While a zen mindset has certainly helped DJ’s growth, adversity has also played a big role in his growth as a player.
Physically, Vasiljevic is almost unrecognisably different from the stout teenager that first touched down in Miami all those years ago. The catalyst for his transformation was suffering a stress fracture in his left foot during his sophomore year. It was an injury that forced him off the basketball court for three months to allow his foot to heal.
Yet the setback opened the door for some major changes. In stepped DJ’s girlfriend, a pre-med neuroscience student at Miami University, who crafted him a strict dietary regiment. The new routine paid enormous dividends.
“I think I was carrying around 215 (97kg) pounds back then. When I started getting on the diet and my new routine I got down to 185 pounds to 180 pounds (83 - 81kg). I was hovering around that range and I lost around 10-12% body fat.
“I think I’ve done a great job of taking care of my body since then. I’m always in the physio room getting treatment, I’m always eating correctly and at the right times. I’m hovering around the 190 pound (86kg) range so I think I’ve done a good job over the last two years.”
With his leaner and fitter body, Vasiljevic has been able to take his game to new levels. His improved resilience and stamina has given him the opportunity to exhibit his skills in ways his old body wouldn’t allow.
“Over the past four games I think I’ve played an average of 38 to 39 minutes, which is a lot. There is no chance I would have been able to play those minutes in my first few years with the weight I was carrying.”
It’s perfect timing for a young man looking to maximise his playing college career for life after college. However, right now Vasiljevic is focused on the here and now. Last year Miami missed out on the NCAA tournament after a plague of injuries decimated the lineup.
“The team goal is to get back into postseason play and try to make the NCAA tournament,” said Vasiljevic matter of factly.
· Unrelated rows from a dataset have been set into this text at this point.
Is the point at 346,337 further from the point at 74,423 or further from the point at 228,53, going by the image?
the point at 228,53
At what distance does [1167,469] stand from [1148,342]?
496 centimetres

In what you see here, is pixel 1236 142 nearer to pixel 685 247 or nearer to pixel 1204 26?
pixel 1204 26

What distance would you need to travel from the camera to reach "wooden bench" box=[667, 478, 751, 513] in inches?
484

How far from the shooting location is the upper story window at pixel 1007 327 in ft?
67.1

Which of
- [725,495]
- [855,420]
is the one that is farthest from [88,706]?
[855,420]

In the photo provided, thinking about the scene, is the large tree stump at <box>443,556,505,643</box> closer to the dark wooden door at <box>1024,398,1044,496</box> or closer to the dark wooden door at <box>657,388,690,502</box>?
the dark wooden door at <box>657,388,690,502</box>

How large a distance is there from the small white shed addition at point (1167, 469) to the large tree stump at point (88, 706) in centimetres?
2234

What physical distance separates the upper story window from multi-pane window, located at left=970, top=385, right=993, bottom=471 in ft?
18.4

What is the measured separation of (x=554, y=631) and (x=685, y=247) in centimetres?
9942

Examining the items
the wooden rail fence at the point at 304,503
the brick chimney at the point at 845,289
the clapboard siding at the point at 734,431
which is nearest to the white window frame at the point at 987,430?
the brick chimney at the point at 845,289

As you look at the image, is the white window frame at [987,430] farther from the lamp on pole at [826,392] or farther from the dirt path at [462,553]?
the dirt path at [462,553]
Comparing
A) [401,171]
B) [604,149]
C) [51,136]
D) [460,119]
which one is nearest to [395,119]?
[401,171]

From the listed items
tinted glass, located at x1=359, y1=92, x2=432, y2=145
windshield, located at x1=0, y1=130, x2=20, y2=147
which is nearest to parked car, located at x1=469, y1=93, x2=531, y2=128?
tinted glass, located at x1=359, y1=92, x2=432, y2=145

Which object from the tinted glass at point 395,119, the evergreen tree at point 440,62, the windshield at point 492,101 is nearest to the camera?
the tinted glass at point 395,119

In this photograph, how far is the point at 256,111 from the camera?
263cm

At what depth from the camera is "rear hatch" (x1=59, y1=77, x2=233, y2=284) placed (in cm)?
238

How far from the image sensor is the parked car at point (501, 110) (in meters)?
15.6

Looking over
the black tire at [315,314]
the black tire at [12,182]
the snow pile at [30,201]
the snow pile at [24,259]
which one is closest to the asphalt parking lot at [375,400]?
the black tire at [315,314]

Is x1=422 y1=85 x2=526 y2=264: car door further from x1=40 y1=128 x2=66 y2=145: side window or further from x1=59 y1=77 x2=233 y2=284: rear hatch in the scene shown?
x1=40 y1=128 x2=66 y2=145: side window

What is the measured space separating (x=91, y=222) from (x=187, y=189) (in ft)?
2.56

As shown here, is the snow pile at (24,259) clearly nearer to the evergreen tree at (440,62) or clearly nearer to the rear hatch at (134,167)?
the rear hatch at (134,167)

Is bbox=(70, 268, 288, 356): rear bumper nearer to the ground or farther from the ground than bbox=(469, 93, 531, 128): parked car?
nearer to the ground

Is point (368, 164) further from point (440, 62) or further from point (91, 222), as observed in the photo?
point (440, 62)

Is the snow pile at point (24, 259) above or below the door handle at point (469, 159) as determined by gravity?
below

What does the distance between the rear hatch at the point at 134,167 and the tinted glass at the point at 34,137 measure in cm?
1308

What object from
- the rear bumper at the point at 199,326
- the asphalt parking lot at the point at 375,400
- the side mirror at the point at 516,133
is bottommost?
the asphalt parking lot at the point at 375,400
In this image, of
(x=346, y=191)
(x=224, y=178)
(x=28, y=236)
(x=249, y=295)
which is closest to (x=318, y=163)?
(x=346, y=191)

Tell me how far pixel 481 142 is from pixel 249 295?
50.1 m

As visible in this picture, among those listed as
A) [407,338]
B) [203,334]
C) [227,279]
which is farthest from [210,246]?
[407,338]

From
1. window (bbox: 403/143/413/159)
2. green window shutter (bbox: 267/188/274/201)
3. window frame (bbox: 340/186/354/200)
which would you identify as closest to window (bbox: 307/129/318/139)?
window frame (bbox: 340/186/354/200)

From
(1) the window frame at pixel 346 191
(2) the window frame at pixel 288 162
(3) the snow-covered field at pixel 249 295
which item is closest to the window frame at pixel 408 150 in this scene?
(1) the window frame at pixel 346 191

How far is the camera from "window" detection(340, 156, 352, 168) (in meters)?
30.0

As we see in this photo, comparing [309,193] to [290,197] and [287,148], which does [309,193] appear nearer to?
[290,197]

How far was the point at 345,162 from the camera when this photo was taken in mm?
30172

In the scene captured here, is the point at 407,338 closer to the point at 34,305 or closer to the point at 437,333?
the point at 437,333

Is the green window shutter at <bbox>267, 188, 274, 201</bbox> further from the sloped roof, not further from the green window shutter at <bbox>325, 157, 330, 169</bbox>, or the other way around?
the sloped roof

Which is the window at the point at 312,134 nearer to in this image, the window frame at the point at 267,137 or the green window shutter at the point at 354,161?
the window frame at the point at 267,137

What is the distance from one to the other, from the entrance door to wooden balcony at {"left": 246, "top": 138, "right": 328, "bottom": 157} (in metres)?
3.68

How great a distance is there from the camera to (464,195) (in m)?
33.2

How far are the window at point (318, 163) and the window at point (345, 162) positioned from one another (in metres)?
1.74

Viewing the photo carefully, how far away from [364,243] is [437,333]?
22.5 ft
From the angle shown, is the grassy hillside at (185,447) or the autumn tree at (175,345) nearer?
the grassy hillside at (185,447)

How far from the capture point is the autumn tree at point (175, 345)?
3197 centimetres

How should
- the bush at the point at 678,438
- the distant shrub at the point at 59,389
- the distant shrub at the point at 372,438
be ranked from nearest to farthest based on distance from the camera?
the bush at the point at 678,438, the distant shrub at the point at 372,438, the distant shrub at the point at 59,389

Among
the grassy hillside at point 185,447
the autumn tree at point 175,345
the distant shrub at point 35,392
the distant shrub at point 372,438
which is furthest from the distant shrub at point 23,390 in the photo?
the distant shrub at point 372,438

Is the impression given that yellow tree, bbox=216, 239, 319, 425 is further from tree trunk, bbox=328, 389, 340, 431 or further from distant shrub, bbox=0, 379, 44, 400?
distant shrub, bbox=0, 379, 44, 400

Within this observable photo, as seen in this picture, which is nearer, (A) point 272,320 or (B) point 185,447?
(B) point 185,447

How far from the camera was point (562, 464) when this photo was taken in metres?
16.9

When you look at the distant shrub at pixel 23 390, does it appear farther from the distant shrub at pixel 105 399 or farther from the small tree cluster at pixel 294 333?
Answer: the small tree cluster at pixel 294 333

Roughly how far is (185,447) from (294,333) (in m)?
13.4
“Last year we struggled, we only had six or seven guys so it was really tough on our bodies. Full credit to us, we didn’t give up. We could have said ‘hey the season is over’ but we kept fighting and fighting. Guys were exhausted at the end of the year, but those were the circumstances we were in. So this year trying to make the NCAA.”
It’s a tough battle ahead. The Atlantic Coast Conference is one of the most difficult in the country, featuring the likes of Duke, Louisville and other big programs that result in a daunting schedule. Miami however have so far carved out a 10-6 overall record, in their conference they are 2-4.
The year ahead will require all of Vasiljevic’s focus and drive to help get his team to the promised land. Already he is garnering some high profile recognition for his contribution to his team. The Melburnian is one of thirty finalists for 2020 Senior CLASS Award, a nationwide award for which he is the only representative from the ACC.
A full plate hasn’t stopped DJ from doing what he can for the bushfire crisis back home either. Having spent some of his youth in Canberra at the AIS, it was a confronting sight to see the apocalyptic images of his former home choked by thick bushfire smoke and the flames tearing through New South Wales and Victoria.
For the pragmatic Vasiljevic, helping out in any way he could was the logical thing.
DJ set up a GoFundMe page, pledging to donate $5 for every three-pointer he hit in ACC games. After calling on others to dip into their wallets, the fund has just ticked over $7,000.
“Obviously I don’t make millions or thousands of dollars… [but] whatever I can do to help is what I want to do. I just had it in the back of my mind. This is Australia. This is home.”
Home will be watching closely to watch as a chapter in Vasiljevic’s life comes to an end, and another begins.